Backing up a bit, the film opens with an “Eyes Wide Shut”-style sex party at a mansion fortress in — you couldn’t have guessed it — the Berkshires. A wide-eyed young man (Kit Clarke) is lured by Sabrina (in a fun part for Palestinian actress Haim Abbass) to the inner sanctum of eccentric businessman Roland Voight (“ER” cutie Goran Višnjić). Though it’s set up as a creepy seduction, the fun doesn’t last long. Voight quickly unleashes the mysterious ancient puzzle box on his young prey, which cuts his hand and sends chains out from every direction to maim him. The ceiling opens and Voight accepts his fate with maniacal glee.

Eighteen months later, Riley and Trevor break into a safe where they discover the box. Hoping for a quick score, they agree it must be worth something and take the creepy item. When Riley’s brother Matt (Brandon Flynn) suspects her of using drugs again, he kicks her out of the house where she’d been staying with his boyfriend Colin (Adam Faison) and roommate Nora (Aoife Hinds). Dizzying herself in a local playground, she sees her first vision of the evil she has unknowingly unleashed, a ghostly corpse awaiting its fate. When Matt comes to find her, he cuts himself on the puzzle box. Alone in a dingy public bathroom, the walls shift before him and Matt becomes the first victim to disappear into the cenobites’ wild underworld.

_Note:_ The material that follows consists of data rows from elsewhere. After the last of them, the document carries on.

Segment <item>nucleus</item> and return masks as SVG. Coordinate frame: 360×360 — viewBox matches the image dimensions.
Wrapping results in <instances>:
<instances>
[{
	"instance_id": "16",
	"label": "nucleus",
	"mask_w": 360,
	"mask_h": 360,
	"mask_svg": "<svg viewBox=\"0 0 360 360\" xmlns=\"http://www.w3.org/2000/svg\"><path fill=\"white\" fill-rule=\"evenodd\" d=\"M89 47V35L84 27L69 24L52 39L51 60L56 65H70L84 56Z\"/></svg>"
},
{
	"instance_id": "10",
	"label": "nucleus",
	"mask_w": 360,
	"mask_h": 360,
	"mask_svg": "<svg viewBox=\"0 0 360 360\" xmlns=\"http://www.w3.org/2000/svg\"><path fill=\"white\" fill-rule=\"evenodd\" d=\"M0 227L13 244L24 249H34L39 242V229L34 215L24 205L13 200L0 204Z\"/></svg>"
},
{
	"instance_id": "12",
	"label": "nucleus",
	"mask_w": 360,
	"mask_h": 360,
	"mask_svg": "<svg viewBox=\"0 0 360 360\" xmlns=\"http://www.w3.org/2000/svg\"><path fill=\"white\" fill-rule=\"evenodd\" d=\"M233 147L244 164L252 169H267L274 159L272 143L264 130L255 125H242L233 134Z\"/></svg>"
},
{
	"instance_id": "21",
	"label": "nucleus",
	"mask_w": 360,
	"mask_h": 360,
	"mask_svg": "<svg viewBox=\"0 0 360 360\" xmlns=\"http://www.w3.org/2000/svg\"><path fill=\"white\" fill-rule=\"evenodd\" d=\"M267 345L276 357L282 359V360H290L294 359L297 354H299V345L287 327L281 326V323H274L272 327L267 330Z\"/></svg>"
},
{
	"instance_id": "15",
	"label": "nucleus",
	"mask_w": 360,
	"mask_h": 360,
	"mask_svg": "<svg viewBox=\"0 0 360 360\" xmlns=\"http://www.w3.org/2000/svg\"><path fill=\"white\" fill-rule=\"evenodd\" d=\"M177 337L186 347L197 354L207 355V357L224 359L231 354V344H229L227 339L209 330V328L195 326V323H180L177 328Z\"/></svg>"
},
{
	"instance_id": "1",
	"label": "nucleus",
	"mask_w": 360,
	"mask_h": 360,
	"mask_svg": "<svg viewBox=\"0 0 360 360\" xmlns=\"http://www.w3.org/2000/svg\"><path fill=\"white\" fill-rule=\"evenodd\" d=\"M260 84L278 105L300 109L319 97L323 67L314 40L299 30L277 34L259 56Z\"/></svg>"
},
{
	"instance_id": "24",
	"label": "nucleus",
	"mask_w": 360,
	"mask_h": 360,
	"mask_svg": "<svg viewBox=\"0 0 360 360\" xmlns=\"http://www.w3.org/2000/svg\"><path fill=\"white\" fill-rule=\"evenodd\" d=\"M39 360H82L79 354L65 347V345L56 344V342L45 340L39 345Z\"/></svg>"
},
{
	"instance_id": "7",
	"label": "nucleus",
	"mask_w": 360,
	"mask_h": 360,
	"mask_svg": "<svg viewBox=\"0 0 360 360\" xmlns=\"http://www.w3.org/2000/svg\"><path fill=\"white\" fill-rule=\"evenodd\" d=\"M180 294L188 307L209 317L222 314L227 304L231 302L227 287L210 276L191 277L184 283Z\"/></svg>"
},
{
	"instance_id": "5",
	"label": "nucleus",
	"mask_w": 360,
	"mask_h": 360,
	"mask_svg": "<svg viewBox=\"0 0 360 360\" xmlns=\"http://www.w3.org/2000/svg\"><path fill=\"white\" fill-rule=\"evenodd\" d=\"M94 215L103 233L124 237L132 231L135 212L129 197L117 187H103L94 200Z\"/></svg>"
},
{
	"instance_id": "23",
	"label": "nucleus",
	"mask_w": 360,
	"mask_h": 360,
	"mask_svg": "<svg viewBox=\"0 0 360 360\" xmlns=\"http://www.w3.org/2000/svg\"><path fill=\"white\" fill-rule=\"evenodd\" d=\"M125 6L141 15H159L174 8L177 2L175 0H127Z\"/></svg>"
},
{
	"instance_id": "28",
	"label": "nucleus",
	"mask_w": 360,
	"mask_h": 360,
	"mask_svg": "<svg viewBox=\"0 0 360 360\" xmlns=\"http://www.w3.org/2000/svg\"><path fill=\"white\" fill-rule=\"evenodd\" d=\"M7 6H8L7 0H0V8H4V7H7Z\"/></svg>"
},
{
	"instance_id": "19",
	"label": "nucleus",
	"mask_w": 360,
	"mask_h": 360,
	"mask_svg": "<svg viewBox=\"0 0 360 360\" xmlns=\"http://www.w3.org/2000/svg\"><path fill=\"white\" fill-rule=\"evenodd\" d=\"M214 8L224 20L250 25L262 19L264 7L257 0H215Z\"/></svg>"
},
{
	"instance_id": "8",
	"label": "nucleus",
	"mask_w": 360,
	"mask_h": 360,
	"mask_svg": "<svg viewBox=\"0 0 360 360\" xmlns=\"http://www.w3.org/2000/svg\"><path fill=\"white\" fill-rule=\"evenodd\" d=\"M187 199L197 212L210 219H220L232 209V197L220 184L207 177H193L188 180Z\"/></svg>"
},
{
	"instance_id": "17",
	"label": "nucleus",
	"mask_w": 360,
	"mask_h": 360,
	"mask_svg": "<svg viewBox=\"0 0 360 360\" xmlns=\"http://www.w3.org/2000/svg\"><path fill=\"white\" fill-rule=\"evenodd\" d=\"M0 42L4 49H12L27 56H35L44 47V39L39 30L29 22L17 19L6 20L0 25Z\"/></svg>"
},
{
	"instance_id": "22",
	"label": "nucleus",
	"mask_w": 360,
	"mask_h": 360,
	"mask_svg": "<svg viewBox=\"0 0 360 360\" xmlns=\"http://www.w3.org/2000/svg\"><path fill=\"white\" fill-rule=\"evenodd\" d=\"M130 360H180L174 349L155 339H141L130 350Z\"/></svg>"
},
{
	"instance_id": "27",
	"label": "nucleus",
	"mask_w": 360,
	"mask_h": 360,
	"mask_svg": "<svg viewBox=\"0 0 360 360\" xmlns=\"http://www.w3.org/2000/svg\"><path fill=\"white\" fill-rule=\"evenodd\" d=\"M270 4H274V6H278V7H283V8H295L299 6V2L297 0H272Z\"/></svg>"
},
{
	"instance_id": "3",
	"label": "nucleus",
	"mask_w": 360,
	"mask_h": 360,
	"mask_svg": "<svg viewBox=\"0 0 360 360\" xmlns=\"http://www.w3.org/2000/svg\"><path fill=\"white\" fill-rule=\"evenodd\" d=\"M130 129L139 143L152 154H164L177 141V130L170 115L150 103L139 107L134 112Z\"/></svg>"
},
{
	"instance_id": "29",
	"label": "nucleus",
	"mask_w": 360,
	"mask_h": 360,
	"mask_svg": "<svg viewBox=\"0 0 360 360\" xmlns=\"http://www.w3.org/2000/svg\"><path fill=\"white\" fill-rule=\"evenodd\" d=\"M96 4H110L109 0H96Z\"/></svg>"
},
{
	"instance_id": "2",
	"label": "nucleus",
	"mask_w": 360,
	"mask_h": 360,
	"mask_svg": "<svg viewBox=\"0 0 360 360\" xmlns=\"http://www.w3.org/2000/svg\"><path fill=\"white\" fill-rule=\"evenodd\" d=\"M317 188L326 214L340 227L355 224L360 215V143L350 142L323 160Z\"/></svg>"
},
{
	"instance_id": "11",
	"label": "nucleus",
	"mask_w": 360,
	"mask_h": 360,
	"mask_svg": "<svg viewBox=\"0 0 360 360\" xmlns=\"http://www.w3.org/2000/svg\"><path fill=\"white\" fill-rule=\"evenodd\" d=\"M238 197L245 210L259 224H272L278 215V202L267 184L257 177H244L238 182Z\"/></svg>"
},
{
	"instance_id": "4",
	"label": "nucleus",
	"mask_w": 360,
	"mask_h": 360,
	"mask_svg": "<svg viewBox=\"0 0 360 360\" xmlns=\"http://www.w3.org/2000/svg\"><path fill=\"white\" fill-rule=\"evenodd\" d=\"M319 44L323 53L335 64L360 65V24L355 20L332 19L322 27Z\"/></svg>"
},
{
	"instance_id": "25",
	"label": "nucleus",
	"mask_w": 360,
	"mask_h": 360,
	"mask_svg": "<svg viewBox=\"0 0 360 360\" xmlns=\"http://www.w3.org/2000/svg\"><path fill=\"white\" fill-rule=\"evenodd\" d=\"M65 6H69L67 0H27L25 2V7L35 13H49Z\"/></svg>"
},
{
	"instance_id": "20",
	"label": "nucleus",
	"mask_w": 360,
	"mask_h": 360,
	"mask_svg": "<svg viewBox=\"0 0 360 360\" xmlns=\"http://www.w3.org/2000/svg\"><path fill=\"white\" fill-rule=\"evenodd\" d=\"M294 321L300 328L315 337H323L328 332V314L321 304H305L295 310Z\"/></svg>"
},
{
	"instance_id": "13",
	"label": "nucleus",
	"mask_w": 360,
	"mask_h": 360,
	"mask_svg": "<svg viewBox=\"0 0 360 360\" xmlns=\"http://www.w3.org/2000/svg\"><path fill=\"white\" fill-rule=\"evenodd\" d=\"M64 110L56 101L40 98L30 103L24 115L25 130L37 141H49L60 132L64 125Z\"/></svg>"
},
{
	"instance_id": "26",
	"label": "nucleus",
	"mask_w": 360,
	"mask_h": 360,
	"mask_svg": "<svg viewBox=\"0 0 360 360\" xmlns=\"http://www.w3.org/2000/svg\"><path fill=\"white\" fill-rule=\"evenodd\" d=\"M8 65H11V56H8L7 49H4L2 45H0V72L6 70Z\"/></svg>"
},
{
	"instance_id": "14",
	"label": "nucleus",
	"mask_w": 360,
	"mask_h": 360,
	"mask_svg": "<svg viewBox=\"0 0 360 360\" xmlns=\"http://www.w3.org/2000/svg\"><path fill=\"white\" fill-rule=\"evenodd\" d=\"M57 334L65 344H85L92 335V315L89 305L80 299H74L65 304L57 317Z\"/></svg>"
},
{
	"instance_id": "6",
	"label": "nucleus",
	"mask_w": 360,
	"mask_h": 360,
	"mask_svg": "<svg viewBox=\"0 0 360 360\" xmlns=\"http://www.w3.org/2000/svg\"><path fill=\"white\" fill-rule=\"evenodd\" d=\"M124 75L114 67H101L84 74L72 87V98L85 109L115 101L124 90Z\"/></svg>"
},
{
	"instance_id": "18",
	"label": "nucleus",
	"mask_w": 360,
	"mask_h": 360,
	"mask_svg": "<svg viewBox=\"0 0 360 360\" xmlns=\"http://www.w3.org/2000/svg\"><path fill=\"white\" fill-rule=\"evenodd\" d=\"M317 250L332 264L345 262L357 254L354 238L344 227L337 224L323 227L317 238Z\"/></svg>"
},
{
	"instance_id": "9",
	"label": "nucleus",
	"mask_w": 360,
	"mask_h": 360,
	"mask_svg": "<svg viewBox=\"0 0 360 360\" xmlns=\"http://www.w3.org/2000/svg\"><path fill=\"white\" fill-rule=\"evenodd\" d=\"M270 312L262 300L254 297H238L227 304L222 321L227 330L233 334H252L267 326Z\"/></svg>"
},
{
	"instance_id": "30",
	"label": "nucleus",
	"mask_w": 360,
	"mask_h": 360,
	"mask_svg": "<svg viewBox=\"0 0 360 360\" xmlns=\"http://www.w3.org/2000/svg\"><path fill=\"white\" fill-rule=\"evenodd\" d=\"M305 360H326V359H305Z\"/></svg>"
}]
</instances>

Riley’s determination to save her brother motivates everything that follows, first leading her to Sabrina, holed up in a hospital tied to an oxygen tank. Despite her warnings to stop the madness before it destroys everything she loves, Sabrina becomes the next victim. It’s here we get a better glimpse of this latest verison of the cenobites, now stripped of their iconic leathers and latex. This iteration of the cenobites looks like alien escapees from the “Bodies” exhibit, wearing inside out meat suits of muscle and organ. There’s nothing sexy about them, though they should be sufficiently grotesque for the body horror aficionados.

There’s not too much Jamie Clayton gets to do as their illustrious leader, Pinhead, though her casting is a fun nod to the queer fans. She plays the role as an androgynous omniscient master, doling out the orders to Riley with a wry smile and vacant expression. “Our power lies in dominance,” she explains. “Accept the pain you have wrought.”

Riley doesn’t seek unearthly pleasures that meld into pain, only the resurrection of her beloved brother. It’s an easy to swallow motivation, but it also means that there’s little deeper meaning to the decision she makes at the film’s finale, beyond its surface value. The whole thing wraps up quite neatly, with nary a boundary pushed. Fun was had, blood was shed, and no safe word needed.

Grade: B

“Hellraiser” starts streaming on Hulu on Friday, October 7.